## What to do
Set down the lines below, exactly, starting at the one that contains "Phishing Attack In" and stopping at the last line, inclusive. Omit pictures.

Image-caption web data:
———
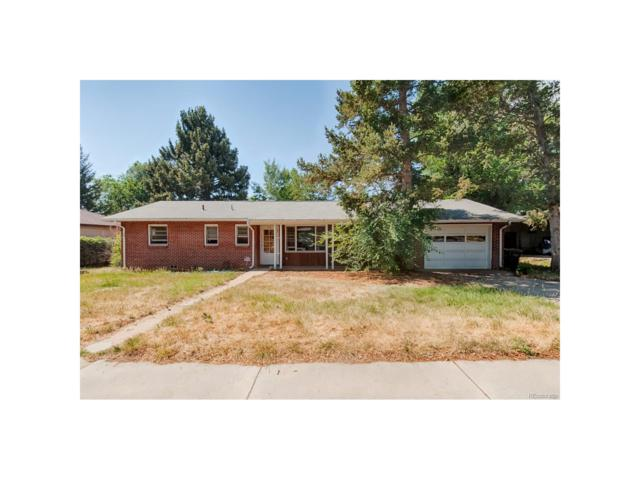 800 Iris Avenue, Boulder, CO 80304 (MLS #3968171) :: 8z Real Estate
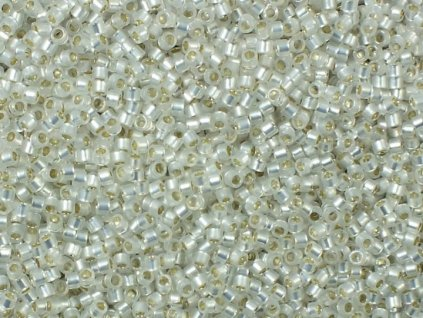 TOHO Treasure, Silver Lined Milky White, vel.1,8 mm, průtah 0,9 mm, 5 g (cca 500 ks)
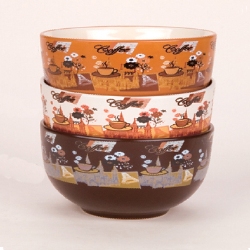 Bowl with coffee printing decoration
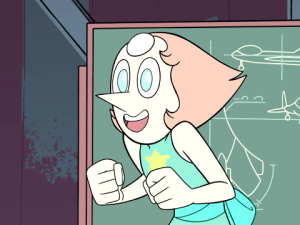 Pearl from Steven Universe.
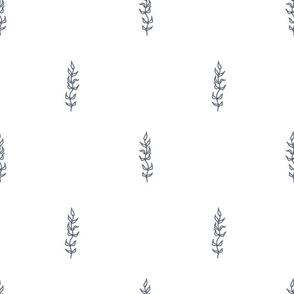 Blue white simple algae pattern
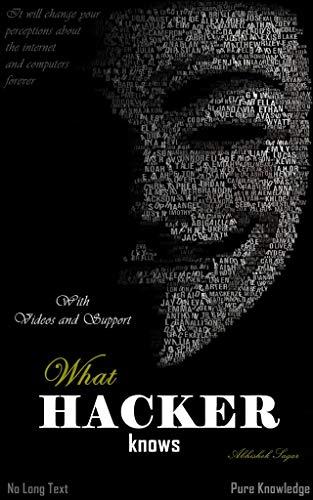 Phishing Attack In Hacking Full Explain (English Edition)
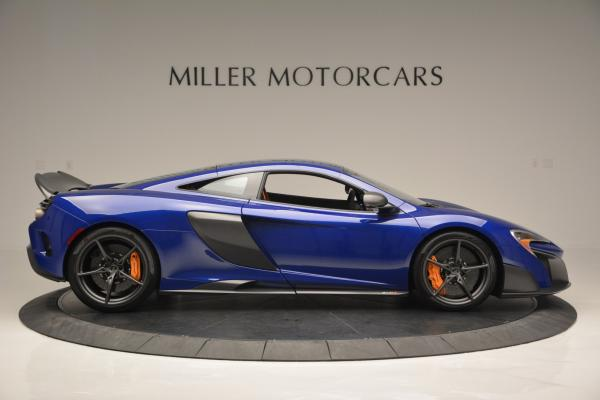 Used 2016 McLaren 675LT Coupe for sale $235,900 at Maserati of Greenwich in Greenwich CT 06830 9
———
## Answer
 Phishing Attack In Hacking Full Explain (English Edition)
 Used 2016 McLaren 675LT Coupe for sale $235,900 at Maserati of Greenwich in Greenwich CT 06830 9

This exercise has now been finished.